# Given problem:
Extract the line that contains "How big is the" and every line after it through the end of the records below, exactly as written, leaving out any pictures.
== Provided records
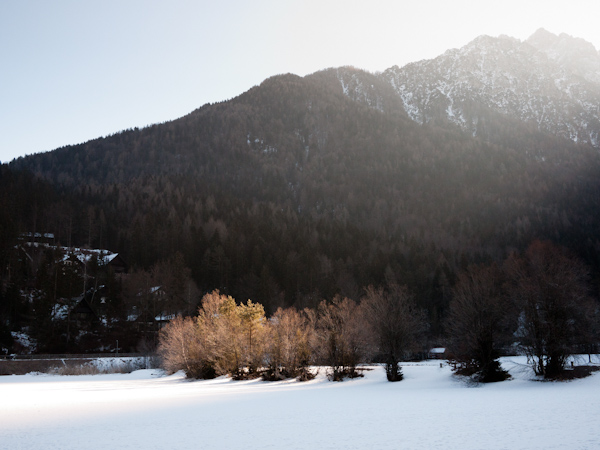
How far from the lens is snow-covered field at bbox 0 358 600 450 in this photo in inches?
677

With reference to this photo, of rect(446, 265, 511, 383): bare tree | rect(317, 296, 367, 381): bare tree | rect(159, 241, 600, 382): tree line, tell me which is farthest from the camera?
rect(317, 296, 367, 381): bare tree

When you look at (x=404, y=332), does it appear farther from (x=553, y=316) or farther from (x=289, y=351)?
(x=553, y=316)

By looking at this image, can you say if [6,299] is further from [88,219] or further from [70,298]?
[88,219]

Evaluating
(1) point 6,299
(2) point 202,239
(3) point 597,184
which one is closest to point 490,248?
(3) point 597,184

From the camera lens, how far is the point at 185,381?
5631cm

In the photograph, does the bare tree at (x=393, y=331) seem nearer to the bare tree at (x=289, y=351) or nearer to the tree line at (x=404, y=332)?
the tree line at (x=404, y=332)

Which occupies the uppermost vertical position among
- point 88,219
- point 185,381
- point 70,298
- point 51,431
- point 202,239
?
point 88,219

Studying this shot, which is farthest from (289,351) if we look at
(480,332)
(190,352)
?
(480,332)

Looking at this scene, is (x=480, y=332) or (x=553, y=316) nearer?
(x=553, y=316)

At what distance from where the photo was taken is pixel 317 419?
23.0 metres

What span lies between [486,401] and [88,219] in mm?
104718

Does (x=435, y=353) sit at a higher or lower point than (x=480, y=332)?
lower

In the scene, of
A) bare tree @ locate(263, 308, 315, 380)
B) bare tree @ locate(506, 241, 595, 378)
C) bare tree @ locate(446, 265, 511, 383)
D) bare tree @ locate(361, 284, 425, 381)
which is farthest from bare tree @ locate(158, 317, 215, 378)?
bare tree @ locate(506, 241, 595, 378)

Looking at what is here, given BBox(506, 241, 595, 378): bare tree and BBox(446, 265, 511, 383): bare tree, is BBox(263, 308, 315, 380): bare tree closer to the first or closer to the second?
BBox(446, 265, 511, 383): bare tree
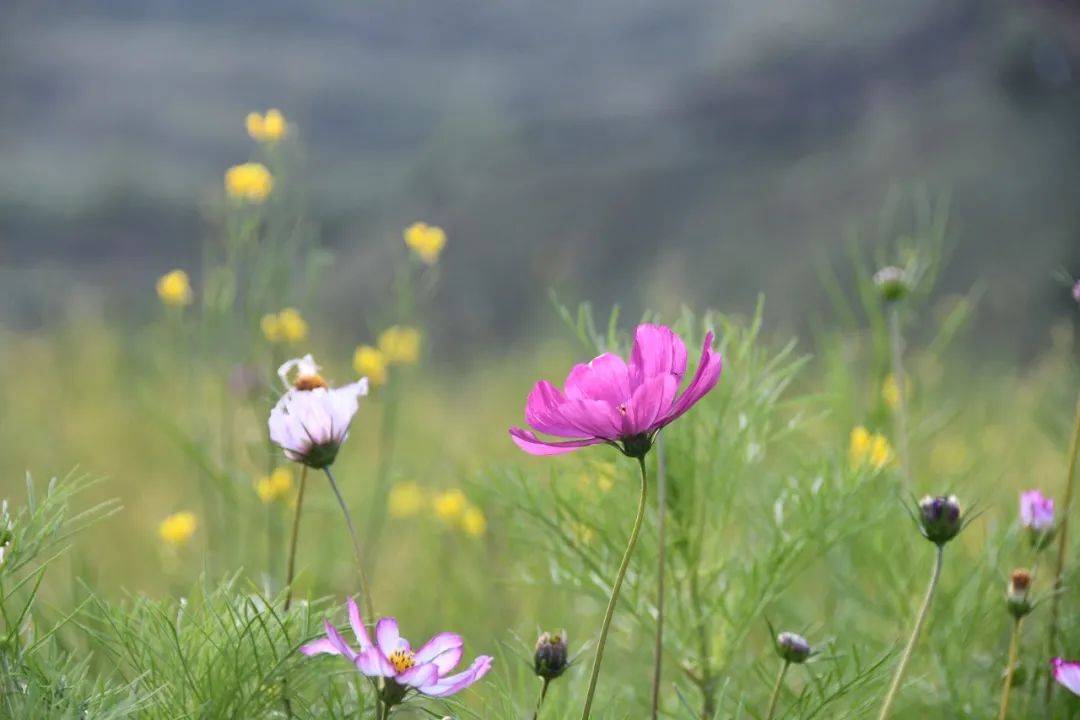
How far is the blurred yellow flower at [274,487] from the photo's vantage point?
877 mm

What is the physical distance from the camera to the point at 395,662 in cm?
41

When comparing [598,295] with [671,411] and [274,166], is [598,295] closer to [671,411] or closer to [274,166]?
[274,166]

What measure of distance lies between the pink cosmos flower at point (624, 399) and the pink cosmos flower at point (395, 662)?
8 cm

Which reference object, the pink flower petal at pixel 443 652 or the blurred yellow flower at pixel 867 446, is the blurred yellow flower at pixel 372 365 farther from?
the pink flower petal at pixel 443 652

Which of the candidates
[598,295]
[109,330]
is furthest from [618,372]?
[598,295]

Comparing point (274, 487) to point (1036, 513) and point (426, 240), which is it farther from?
point (1036, 513)

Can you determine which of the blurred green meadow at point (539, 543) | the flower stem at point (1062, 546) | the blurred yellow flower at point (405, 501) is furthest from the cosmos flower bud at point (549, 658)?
the blurred yellow flower at point (405, 501)

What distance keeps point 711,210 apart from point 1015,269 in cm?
78

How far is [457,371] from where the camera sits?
283 cm

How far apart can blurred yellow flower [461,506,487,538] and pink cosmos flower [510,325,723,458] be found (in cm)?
59

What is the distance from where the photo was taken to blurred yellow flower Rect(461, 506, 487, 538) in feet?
3.35

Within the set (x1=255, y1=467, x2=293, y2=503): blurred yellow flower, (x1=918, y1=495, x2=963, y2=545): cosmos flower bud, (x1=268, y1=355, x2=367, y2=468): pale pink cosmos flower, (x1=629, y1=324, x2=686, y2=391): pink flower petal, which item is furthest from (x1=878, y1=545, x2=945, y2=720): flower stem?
(x1=255, y1=467, x2=293, y2=503): blurred yellow flower

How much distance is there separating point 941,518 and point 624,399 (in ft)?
0.46

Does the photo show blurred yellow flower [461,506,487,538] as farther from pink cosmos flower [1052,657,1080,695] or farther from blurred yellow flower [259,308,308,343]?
pink cosmos flower [1052,657,1080,695]
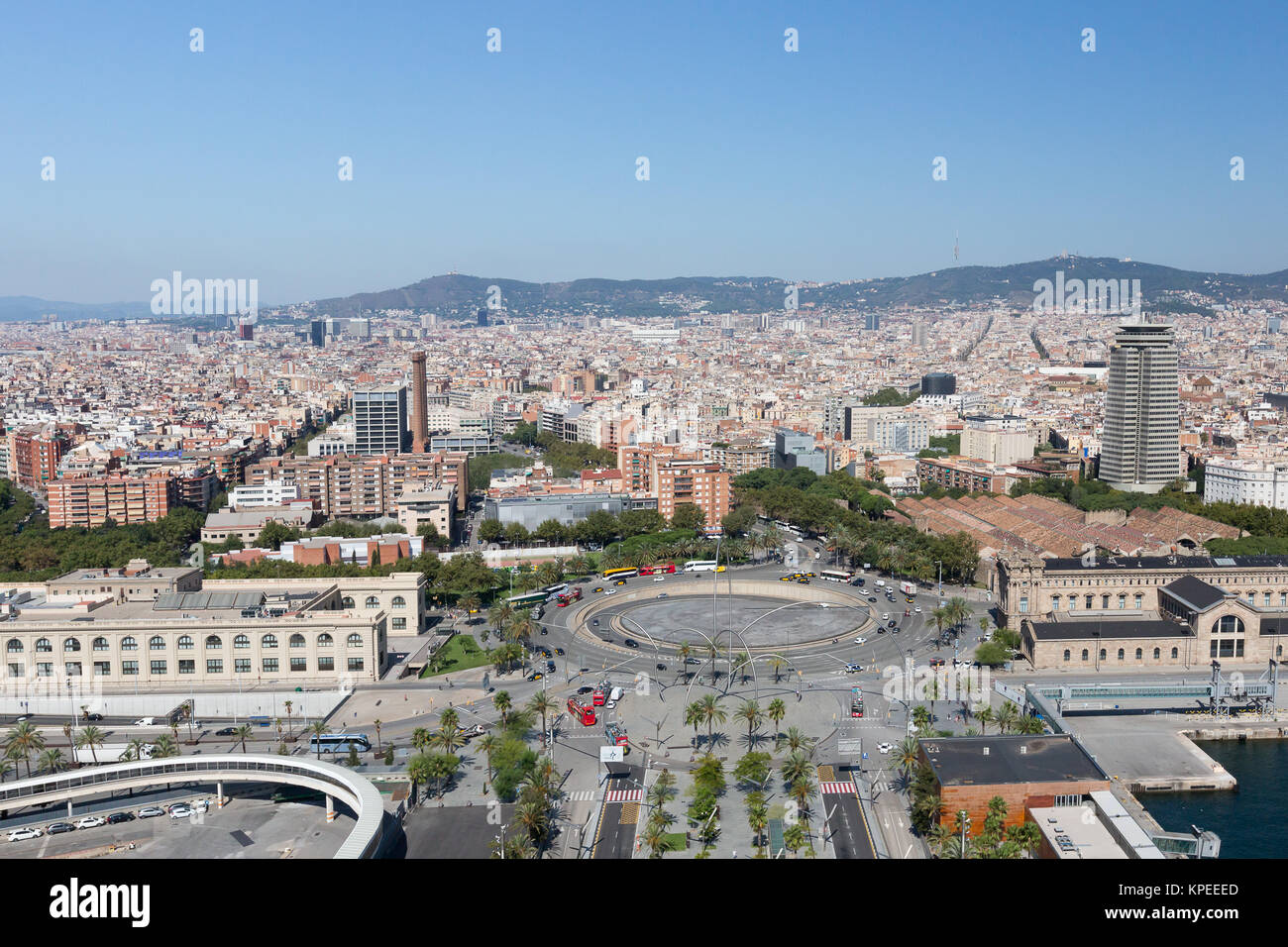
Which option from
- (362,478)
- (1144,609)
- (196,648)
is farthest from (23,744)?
(362,478)

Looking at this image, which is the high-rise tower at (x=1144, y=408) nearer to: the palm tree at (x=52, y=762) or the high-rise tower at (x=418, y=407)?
the high-rise tower at (x=418, y=407)

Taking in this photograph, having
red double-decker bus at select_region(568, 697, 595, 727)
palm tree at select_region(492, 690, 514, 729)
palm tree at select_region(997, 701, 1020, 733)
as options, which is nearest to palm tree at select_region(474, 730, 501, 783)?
palm tree at select_region(492, 690, 514, 729)

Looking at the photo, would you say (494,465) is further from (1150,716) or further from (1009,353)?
(1009,353)

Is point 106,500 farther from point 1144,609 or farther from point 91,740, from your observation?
point 1144,609

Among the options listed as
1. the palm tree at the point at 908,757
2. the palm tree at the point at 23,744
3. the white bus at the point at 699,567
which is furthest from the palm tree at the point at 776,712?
the white bus at the point at 699,567

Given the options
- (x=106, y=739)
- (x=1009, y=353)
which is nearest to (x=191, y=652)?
(x=106, y=739)

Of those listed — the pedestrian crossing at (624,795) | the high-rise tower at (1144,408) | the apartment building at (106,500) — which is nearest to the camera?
the pedestrian crossing at (624,795)
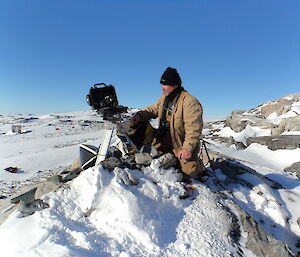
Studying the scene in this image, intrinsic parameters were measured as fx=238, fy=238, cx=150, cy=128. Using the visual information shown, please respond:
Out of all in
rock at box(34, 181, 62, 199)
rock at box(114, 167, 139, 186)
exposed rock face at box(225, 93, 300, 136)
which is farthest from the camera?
exposed rock face at box(225, 93, 300, 136)

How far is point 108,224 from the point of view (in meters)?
2.84

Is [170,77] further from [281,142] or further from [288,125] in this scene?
[288,125]

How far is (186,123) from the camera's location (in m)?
4.27

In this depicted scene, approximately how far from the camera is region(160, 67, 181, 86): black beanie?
4.52m

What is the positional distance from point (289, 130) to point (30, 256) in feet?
43.8

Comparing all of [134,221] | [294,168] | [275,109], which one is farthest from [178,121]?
[275,109]

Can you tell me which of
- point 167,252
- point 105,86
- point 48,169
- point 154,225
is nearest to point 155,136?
point 105,86

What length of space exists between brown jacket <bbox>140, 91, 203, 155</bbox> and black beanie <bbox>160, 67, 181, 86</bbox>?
0.82ft

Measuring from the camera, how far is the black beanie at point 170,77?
14.8ft

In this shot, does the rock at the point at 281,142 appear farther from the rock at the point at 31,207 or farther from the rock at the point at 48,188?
the rock at the point at 31,207

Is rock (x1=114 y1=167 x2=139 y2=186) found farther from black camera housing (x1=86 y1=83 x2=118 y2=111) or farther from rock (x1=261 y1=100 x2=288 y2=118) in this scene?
rock (x1=261 y1=100 x2=288 y2=118)

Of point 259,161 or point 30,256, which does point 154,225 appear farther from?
point 259,161

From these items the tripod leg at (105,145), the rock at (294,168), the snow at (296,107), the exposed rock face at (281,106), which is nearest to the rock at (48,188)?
the tripod leg at (105,145)

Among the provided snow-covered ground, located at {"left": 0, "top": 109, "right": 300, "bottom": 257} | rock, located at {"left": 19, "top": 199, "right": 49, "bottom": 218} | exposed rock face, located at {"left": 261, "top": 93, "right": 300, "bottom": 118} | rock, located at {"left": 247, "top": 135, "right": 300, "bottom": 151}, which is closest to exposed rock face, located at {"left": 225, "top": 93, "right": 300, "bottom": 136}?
exposed rock face, located at {"left": 261, "top": 93, "right": 300, "bottom": 118}
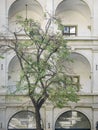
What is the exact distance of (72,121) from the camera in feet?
112

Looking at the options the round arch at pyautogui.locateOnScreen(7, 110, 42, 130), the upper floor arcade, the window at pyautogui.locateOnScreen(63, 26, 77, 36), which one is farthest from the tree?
the window at pyautogui.locateOnScreen(63, 26, 77, 36)

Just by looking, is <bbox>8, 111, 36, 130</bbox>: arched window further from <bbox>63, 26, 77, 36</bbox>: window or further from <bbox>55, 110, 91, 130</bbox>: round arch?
<bbox>63, 26, 77, 36</bbox>: window

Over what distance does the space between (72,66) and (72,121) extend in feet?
12.7

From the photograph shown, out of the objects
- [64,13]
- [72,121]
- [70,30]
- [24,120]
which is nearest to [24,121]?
[24,120]

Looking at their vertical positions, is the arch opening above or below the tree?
below

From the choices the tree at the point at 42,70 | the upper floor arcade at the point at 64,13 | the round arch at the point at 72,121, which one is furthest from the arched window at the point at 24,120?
the tree at the point at 42,70

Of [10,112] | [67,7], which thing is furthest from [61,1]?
[10,112]

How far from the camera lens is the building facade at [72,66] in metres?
33.4

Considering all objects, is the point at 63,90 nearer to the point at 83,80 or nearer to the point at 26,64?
the point at 26,64

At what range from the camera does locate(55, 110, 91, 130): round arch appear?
112 ft

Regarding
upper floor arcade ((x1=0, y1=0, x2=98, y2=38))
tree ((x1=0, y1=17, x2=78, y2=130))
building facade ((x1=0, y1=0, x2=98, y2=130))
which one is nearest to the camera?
tree ((x1=0, y1=17, x2=78, y2=130))

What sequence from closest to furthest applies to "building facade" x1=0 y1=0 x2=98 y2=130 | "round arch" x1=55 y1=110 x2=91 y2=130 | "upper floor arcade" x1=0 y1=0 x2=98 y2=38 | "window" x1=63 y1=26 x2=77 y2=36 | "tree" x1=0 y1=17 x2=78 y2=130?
"tree" x1=0 y1=17 x2=78 y2=130 < "building facade" x1=0 y1=0 x2=98 y2=130 < "upper floor arcade" x1=0 y1=0 x2=98 y2=38 < "round arch" x1=55 y1=110 x2=91 y2=130 < "window" x1=63 y1=26 x2=77 y2=36

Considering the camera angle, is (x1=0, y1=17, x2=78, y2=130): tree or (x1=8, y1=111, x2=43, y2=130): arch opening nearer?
(x1=0, y1=17, x2=78, y2=130): tree

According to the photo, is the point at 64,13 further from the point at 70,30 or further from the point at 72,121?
the point at 72,121
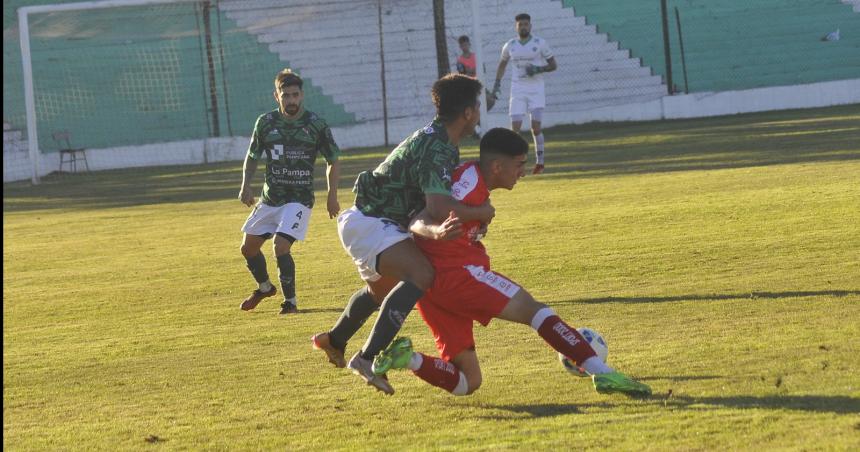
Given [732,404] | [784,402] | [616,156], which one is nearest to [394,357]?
[732,404]

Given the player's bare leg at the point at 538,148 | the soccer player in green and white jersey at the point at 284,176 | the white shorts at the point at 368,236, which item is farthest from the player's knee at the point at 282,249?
the player's bare leg at the point at 538,148

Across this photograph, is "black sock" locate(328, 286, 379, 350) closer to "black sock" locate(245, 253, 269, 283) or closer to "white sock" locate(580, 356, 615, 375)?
"white sock" locate(580, 356, 615, 375)

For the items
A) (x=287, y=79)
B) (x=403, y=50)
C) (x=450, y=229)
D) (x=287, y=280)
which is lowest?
(x=287, y=280)

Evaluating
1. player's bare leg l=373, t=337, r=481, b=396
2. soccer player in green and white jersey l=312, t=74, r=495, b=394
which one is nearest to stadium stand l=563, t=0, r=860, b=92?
soccer player in green and white jersey l=312, t=74, r=495, b=394

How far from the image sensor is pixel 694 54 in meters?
31.9

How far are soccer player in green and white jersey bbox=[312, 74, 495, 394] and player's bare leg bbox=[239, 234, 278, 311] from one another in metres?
3.44

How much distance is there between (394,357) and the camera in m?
6.04

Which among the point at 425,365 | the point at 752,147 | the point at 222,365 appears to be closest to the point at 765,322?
the point at 425,365

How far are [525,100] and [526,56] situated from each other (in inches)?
26.6

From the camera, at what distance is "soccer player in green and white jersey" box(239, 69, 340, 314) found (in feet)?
32.8

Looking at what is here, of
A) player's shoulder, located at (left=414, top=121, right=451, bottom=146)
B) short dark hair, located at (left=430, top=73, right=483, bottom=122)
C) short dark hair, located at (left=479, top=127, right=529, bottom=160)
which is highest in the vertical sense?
short dark hair, located at (left=430, top=73, right=483, bottom=122)

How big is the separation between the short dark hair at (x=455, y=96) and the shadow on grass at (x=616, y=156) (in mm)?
11705

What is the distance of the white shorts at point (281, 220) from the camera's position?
9977 mm

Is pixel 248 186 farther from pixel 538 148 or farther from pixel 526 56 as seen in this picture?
pixel 526 56
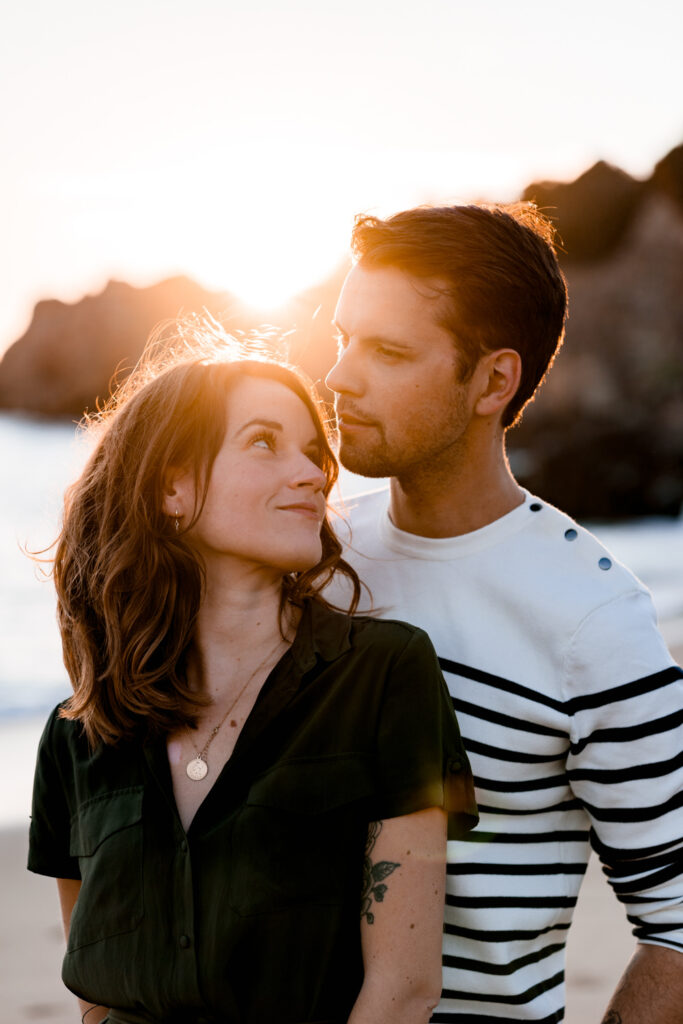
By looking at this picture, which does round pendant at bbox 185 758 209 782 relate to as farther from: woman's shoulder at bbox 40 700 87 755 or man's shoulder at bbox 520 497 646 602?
man's shoulder at bbox 520 497 646 602

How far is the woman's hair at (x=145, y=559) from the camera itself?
225 centimetres

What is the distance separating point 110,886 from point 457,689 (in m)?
0.87

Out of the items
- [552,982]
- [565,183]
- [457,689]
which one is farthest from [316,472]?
[565,183]

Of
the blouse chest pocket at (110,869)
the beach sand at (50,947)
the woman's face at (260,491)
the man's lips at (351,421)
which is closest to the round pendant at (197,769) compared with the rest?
the blouse chest pocket at (110,869)

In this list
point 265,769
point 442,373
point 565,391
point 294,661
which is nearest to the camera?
point 265,769

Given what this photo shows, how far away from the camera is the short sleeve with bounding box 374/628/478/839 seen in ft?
6.46

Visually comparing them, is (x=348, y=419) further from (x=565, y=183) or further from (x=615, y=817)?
(x=565, y=183)

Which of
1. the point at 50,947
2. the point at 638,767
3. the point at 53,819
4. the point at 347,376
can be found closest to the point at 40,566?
the point at 53,819

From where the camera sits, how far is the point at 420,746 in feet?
6.53

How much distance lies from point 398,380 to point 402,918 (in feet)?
4.12

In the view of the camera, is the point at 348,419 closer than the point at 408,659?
No

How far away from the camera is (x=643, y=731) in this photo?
2.25 m

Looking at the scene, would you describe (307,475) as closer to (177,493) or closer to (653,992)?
====
# Solution to this exercise:
How big is the separation between the short dark hair at (x=455, y=96) and the shadow on grass at (x=616, y=156) (in mm)?
11705

What is the distance of the white shorts at point (281, 220) from the camera's position?
9977 mm

Is pixel 248 186 farther from pixel 538 148 or farther from pixel 526 56 as seen in this picture?
pixel 526 56
By looking at this picture, which does round pendant at bbox 185 758 209 782 relate to as farther from: woman's shoulder at bbox 40 700 87 755 or man's shoulder at bbox 520 497 646 602?
man's shoulder at bbox 520 497 646 602

How far is the woman's hair at (x=145, y=559) from the camera itself?
225 centimetres

What is the distance separating point 110,886 from point 457,689 (in m)?
0.87

Out of the items
- [552,982]
- [565,183]
- [457,689]
which one is farthest from [316,472]?
[565,183]

Of
the blouse chest pocket at (110,869)
the beach sand at (50,947)
the woman's face at (260,491)
the man's lips at (351,421)
which is closest to the round pendant at (197,769) compared with the rest?
the blouse chest pocket at (110,869)

In this list
point 265,769
point 442,373
point 565,391
point 294,661
which is nearest to the camera?
point 265,769

Given what this photo shows, how far away from the camera is the short sleeve with bounding box 374/628/478/839 seen in ft?
6.46

Visually comparing them, is (x=348, y=419) further from (x=565, y=183) or further from (x=615, y=817)?
(x=565, y=183)

Which of
1. the point at 50,947
2. the point at 638,767
3. the point at 53,819
4. the point at 347,376
can be found closest to the point at 40,566?
the point at 53,819

From where the camera sits, how far is the point at 420,746 in feet?
6.53

How much distance lies from point 398,380 to point 402,918 (in feet)?
4.12

In the view of the camera, is the point at 348,419 closer than the point at 408,659?
No

How far away from the camera is (x=643, y=731) in this photo?
2.25 m

Looking at the scene, would you describe (307,475) as closer to (177,493) or closer to (653,992)?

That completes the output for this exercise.